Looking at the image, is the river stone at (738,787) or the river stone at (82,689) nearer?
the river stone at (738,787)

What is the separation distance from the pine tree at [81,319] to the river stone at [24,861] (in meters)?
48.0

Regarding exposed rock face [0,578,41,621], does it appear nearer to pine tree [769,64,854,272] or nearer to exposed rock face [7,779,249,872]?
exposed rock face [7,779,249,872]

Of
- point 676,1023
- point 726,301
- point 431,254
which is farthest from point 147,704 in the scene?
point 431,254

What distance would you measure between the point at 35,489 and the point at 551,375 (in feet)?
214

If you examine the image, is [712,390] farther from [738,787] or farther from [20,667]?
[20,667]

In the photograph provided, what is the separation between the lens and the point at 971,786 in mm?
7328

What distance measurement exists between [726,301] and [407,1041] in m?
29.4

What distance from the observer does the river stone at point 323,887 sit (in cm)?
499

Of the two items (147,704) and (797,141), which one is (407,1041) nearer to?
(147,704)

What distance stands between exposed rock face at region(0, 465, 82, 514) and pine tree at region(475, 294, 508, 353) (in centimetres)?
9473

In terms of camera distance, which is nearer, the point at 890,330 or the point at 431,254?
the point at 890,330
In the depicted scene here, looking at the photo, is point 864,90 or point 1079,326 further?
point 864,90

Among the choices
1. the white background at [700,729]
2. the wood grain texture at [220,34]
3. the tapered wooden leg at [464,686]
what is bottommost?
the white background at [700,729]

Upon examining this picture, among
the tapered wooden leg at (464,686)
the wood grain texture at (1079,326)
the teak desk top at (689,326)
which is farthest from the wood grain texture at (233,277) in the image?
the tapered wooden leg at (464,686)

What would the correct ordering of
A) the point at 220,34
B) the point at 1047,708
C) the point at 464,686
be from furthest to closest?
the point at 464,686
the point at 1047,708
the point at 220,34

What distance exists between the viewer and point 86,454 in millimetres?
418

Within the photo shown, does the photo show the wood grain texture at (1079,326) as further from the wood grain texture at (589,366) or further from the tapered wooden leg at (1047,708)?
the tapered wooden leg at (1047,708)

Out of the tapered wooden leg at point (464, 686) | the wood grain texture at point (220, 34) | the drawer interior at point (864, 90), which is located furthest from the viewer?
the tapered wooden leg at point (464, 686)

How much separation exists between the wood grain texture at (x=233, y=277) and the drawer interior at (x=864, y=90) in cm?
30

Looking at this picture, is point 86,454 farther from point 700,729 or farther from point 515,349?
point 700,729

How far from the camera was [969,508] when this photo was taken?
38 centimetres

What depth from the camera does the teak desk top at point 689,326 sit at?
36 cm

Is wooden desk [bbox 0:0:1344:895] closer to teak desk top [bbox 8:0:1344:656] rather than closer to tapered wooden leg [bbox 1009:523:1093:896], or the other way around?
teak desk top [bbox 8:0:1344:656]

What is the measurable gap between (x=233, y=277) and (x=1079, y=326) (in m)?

#### Given problem
Put the lines from the one containing "How far from" through the final line above, both included, into a numbered list, leaving out any blank lines.

#### Worked answer
1. How far from the camera was [969,508] when this photo was taken?
2. 38 centimetres
3. What depth from the camera does the teak desk top at point 689,326 sit at?
4. 36 cm
5. Is wooden desk [bbox 0:0:1344:895] closer to teak desk top [bbox 8:0:1344:656] rather than closer to tapered wooden leg [bbox 1009:523:1093:896], or the other way around?
6. teak desk top [bbox 8:0:1344:656]
7. What is the measurable gap between (x=233, y=277) and (x=1079, y=326) (in m)?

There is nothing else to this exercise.